While conceptually compelling, on the ground such an attempt to create and or implement a comprehensive model, with little reference to the political and social context, available human and material resources, or the more specific concerns of victims, has often led to mechanical, “template-like” measures if they are implemented or to years of delay to create the multiple and complex policies required. Common consequences have included limited meaningful participation by victims or civil society, paltry responses to victims, limited impact on fighting impunity or building trust, deficits in social dynamism in support of victims’ rights, great frustration, and rapid declines in international support. Efforts in Great Lakes countries on transitional justice using such a comprehensive model provide many examples of such consequences, as will be discussed below.

The difficulties in generating successful transitional justice processes through an integrated approach does not mean “throwing the baby out with the bathwater” or giving up on the fundamental commitment to victims’ rights as an essential part of building stable, peaceful, and inclusive societies in the long term. Rather, the challenges at hand are to pay more attention to the context, to listen to victims and other stakeholders about appropriate measures of redress and about what can work, and to identify strategies and actions that may be small at any given time, but can provide some effective, albeit partial, response and build momentum and experience for further action.

ICTJ presents here some of the lessons that can be learned from working to advance transitional justice in three countries in the Great Lakes region, in the hopes that they can frame new efforts in the region and elsewhere.

Transitional Justice and the Great Lakes Region

Nearly all of the states that make up the Great Lakes Region have in recent years experienced political strife and armed conflict, which have led to severe humanitarian consequences, including gross violations of human rights, mass displacement of populations, and unprecedented levels of sexual and gender-based crimes. The challenges in the region continue to be complex and interconnected. Each of the countries affected by conflict, including Uganda, Kenya, and the DRC, have initiated a series of institutional responses to address their legacy of gross human rights violations and put an end to impunity for mass crimes.

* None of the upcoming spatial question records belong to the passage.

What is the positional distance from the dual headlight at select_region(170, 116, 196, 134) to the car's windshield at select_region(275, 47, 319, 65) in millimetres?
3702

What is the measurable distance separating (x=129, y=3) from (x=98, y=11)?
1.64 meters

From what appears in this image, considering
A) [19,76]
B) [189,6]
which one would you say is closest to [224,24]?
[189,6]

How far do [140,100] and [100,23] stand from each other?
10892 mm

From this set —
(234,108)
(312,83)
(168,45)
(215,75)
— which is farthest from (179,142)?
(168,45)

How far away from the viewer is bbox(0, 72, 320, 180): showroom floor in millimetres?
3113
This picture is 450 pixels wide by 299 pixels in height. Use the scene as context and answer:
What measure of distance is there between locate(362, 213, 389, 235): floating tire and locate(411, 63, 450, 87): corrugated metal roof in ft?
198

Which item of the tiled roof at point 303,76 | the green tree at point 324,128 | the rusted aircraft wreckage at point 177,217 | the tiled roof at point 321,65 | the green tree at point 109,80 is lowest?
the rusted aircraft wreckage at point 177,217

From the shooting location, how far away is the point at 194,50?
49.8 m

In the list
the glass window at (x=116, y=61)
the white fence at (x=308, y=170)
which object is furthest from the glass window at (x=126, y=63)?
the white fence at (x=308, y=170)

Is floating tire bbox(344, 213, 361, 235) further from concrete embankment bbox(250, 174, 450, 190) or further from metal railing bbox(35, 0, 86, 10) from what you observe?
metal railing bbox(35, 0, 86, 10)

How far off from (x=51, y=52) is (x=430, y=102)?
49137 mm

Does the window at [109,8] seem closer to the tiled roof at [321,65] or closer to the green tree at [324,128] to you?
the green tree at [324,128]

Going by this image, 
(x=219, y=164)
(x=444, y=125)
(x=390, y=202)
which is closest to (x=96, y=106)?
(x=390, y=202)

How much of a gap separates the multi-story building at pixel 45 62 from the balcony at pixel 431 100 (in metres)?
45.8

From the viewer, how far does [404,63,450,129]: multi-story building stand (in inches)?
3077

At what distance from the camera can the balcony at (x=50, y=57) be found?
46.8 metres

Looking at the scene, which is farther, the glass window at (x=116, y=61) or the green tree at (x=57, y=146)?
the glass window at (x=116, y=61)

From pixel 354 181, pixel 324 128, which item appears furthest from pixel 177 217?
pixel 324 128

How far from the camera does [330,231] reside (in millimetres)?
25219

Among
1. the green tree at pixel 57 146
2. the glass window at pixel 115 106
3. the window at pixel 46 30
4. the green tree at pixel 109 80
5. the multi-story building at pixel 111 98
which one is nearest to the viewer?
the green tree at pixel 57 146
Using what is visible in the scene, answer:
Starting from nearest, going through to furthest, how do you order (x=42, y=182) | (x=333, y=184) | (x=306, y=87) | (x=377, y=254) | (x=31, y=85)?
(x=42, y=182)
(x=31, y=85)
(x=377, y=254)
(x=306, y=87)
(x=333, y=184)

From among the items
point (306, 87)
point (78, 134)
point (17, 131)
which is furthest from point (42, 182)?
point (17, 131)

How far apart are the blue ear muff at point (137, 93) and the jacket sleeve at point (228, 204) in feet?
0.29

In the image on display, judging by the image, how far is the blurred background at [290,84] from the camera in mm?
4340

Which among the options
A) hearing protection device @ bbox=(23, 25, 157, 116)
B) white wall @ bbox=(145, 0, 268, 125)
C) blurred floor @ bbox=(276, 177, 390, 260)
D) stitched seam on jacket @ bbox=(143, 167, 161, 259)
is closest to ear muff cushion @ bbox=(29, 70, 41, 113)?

In addition, the international and regional element of the conflicts led to the establishment of the International Conference of the Great Lakes (ICGLR) to coordinate regional security efforts and create “conditions for security, stability, and sustainable development.” The ICGLR pact, signed in 2008 by the twelve ICGLR member states (among them, Uganda, Kenya, and the DRC), consists of ten protocols, including the “Protocol on the prevention and the punishment of the crime of Genocide, War Crimes, Crimes against Humanity and all forms of discrimination.”4 In Uganda, Kenya, and the DRC various processes led at the elite, national level, with significant international support, have developed integrated frameworks that set out commitments to implement a variety of transitional justice measures and a vision of how these measures will be sequenced and interact with each other.

However, for a variety of reasons, the adoption of the integrated frameworks and other commitments to ending impunity have not been matched by action on the part of the states to realize the goals of acknowledgment, accountability, and reform. Instead, in each of these three countries, victims, civil society, and some state allies have come together to address the challenges of implementing the integrated frameworks according to the original process envisioned at the national level. By forming often contentious and difficult relationships, these actors have succeeded in moving forward some limited measures of transitional justice while opening the door for more measures in the future.